ABOUT THIS TASK:
The response should be an exact transcription of the data below, free of images.

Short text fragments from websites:
------------------------------

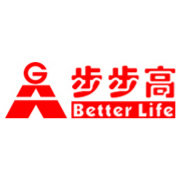 步步高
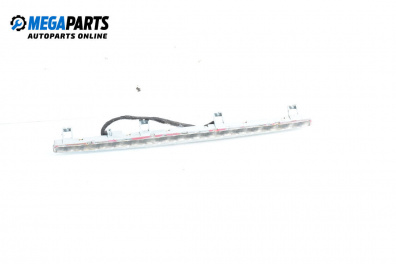 Dritte bremsleuchte for Audi A3 Sportback I (09.2004 - 03.2015), hecktür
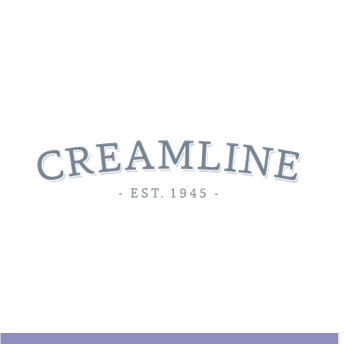 Creamline.png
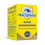 Macushield Macushield Gold 90 Capsules 1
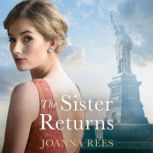 The Sister Returns, Joanna Rees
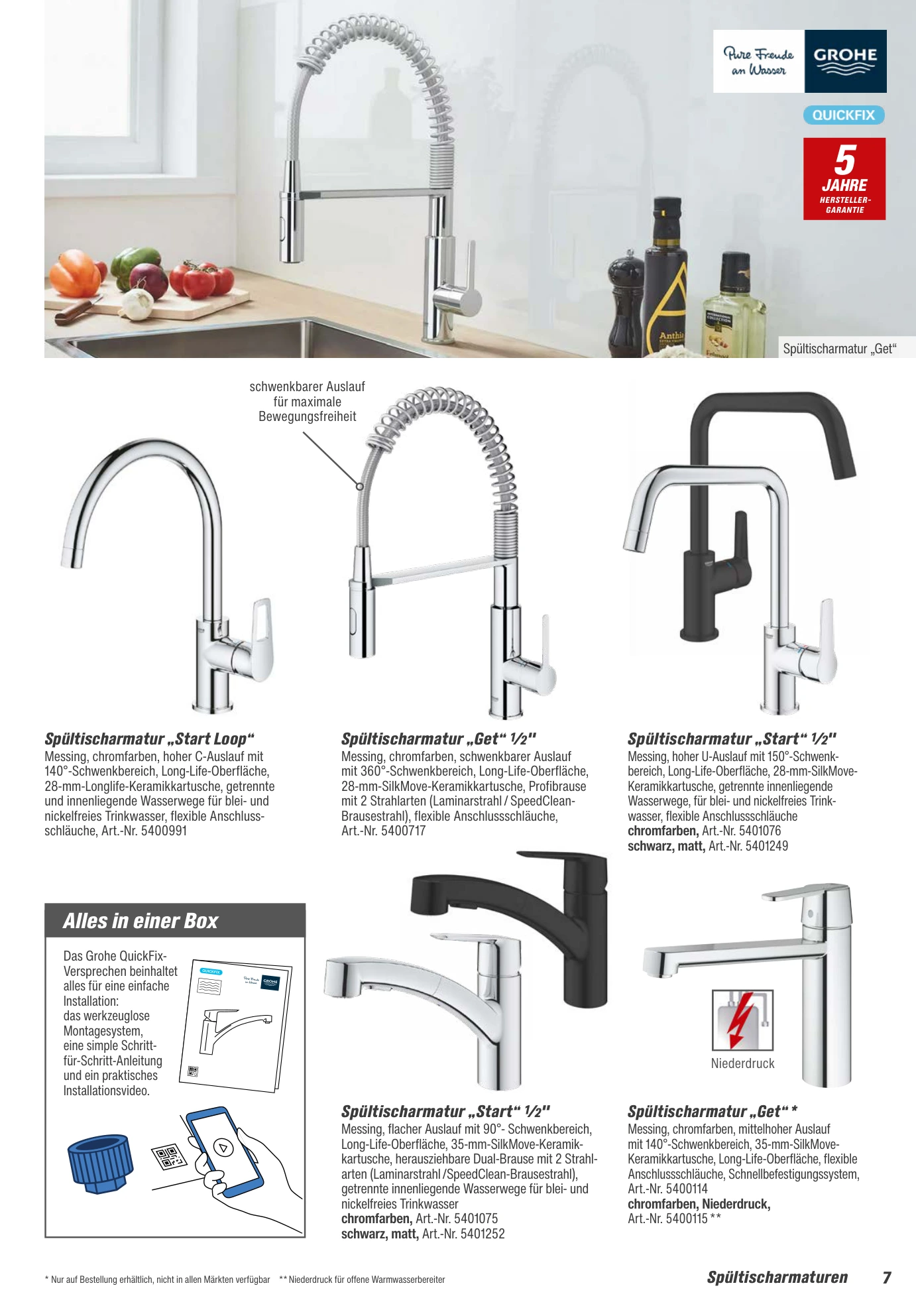 Flyer page 7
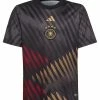Adidas Performance Sports T-shirt - Black/grey Six/team Victory Red/st Tan 1 Adidas Performance Sports T-shirt - Black/grey Six/team Victory Red/st Tan -adidas Performance Shop aaa1f031ba1343b2af95b5078aafbe97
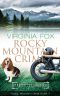 [Rocky Mountain Serie 11] • Rocky Mountain Crime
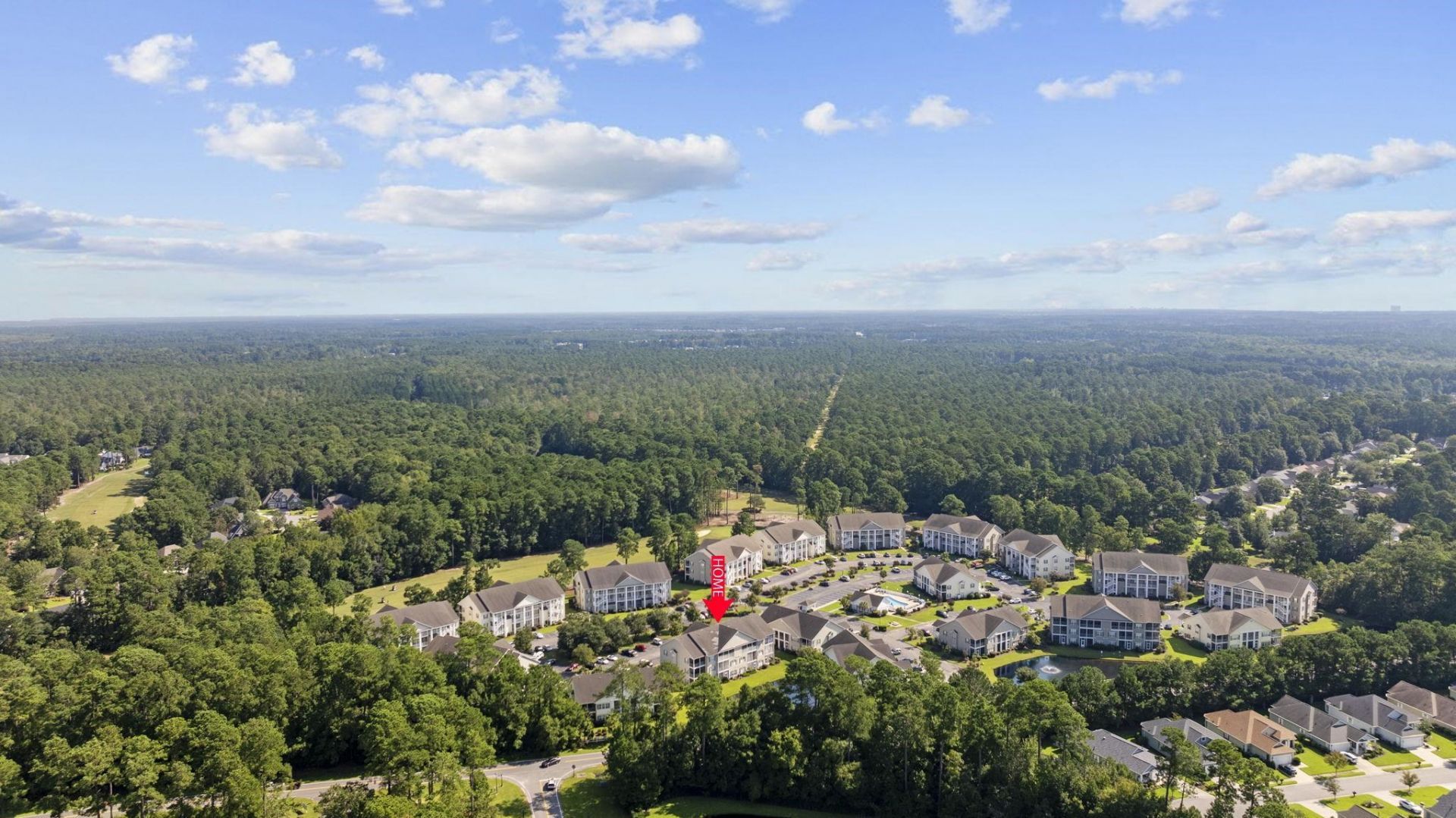 5882 Longwood Dr.  Photo 33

------------------------------

EXPECTED ANSWER:
 步步高
 Dritte bremsleuchte for Audi A3 Sportback I (09.2004 - 03.2015), hecktür
 Creamline.png
 Macushield Macushield Gold 90 Capsules 1
 The Sister Returns, Joanna Rees
 Flyer page 7
Adidas Performance Sports T-shirt - Black/grey Six/team Victory Red/st Tan 1 Adidas Performance Sports T-shirt - Black/grey Six/team Victory Red/st Tan -adidas Performance Shop aaa1f031ba1343b2af95b5078aafbe97
 [Rocky Mountain Serie 11] • Rocky Mountain Crime
 5882 Longwood Dr.  Photo 33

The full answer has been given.